** Task objective **
Your task is to restate every entry below word for word and omit the images.

════════════════════

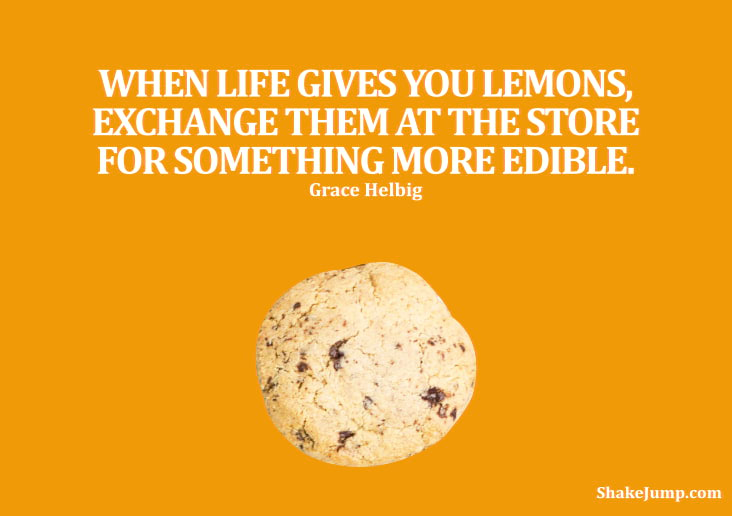 When life gives you lemons, exchange them at the store for something more edible.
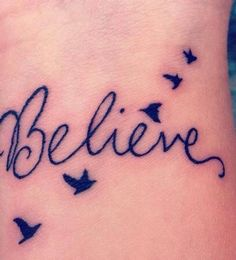 Believe and bird tatoo Believe Wrist Tattoo, Believe Tattoos, Bird Tattoo Wrist, Arm Tattoo, Wörter Tattoos, Great Tattoos, Word Tattoos, Awesome Tattoos, Tatoos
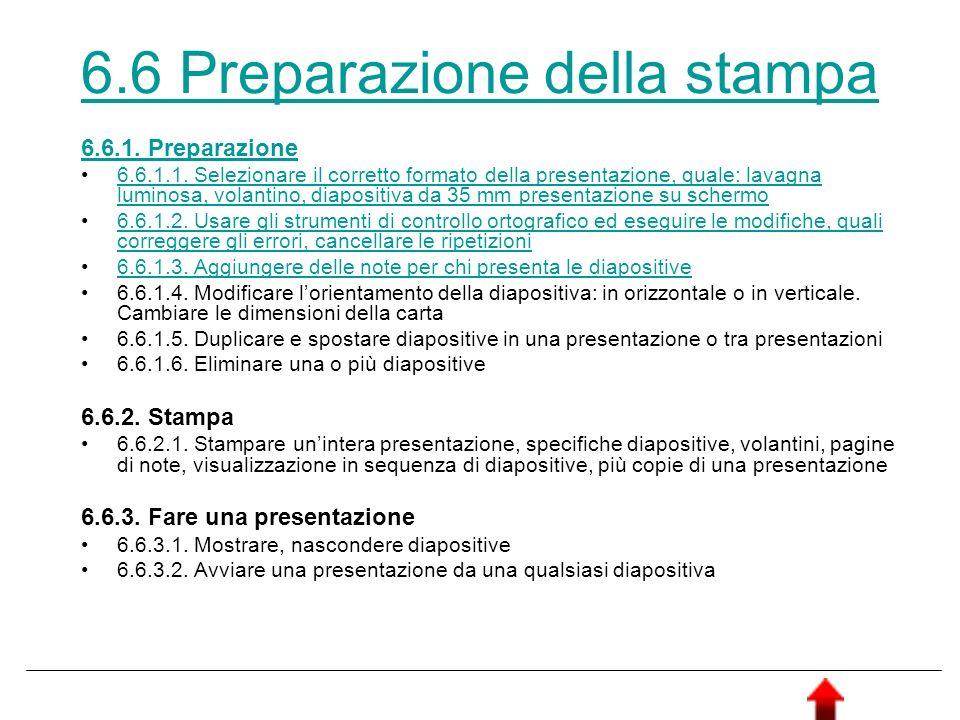 6.6 Preparazione della stampa 6.6.1. Preparazione 6.6.1.1. Selezionare il corretto formato della presentazione, quale: lavagna luminosa, volantino, di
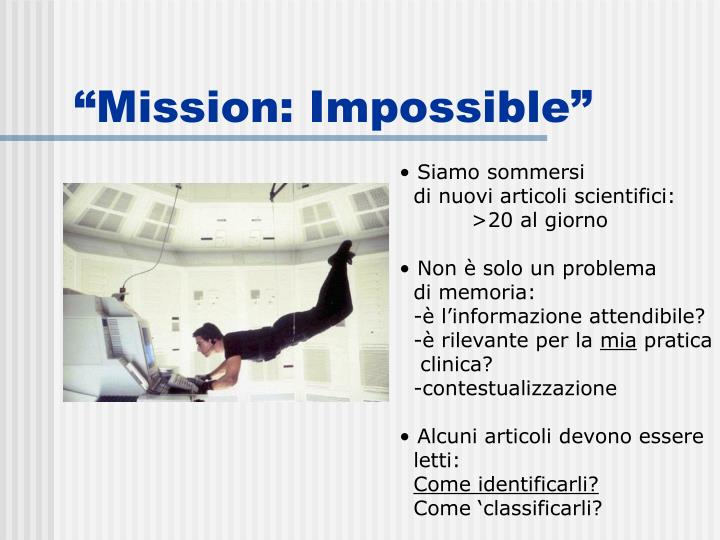 """""""Mission: Impossible"""""""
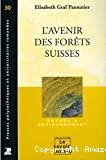 L'Avenir des forêts suisses.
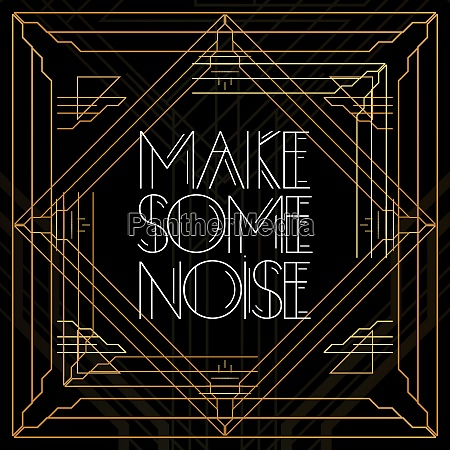 golden decorative make some noise sign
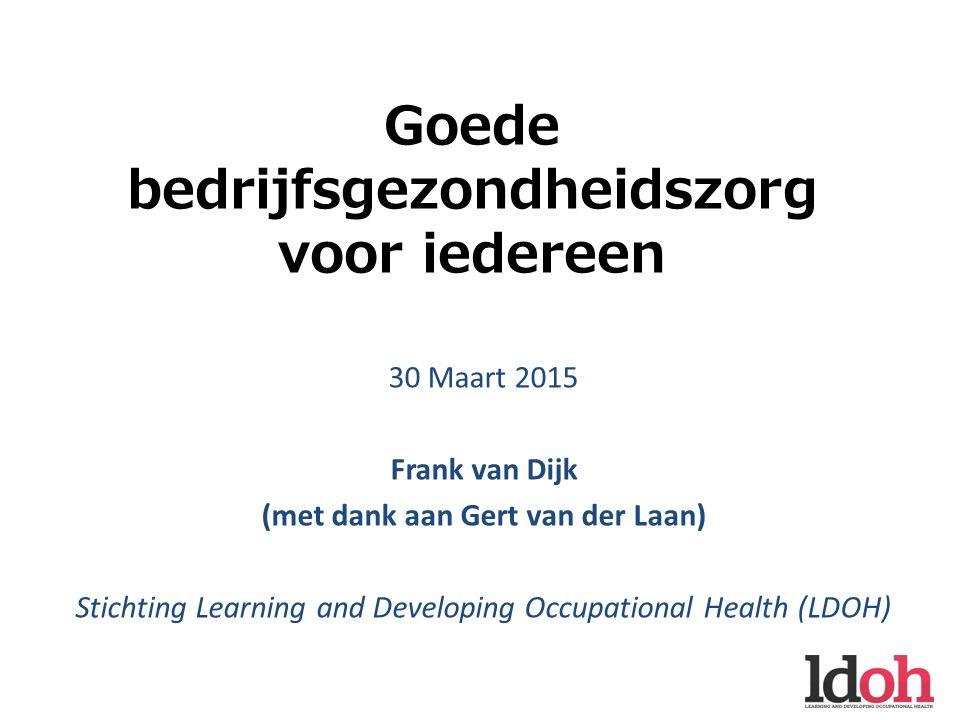 Goede bedrijfsgezondheidszorg voor iedereen 30 Maart 2015 Frank van Dijk (met dank aan Gert van der Laan) Stichting Learning and Developing Occupational Health (LDOH)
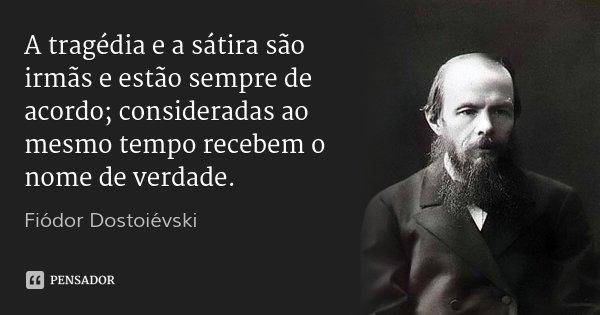 A tragédia e a sátira são irmãs e estão sempre de acordo; consideradas ao mesmo tempo recebem o nome de verdade.... Frase de Fiodor Dostoievski.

════════════════════

** Solution for this exercise **
 When life gives you lemons, exchange them at the store for something more edible.
 Believe and bird tatoo Believe Wrist Tattoo, Believe Tattoos, Bird Tattoo Wrist, Arm Tattoo, Wörter Tattoos, Great Tattoos, Word Tattoos, Awesome Tattoos, Tatoos
 6.6 Preparazione della stampa 6.6.1. Preparazione 6.6.1.1. Selezionare il corretto formato della presentazione, quale: lavagna luminosa, volantino, di
 """""""Mission: Impossible"""""""
 L'Avenir des forêts suisses.
 golden decorative make some noise sign
 Goede bedrijfsgezondheidszorg voor iedereen 30 Maart 2015 Frank van Dijk (met dank aan Gert van der Laan) Stichting Learning and Developing Occupational Health (LDOH)
 A tragédia e a sátira são irmãs e estão sempre de acordo; consideradas ao mesmo tempo recebem o nome de verdade.... Frase de Fiodor Dostoievski.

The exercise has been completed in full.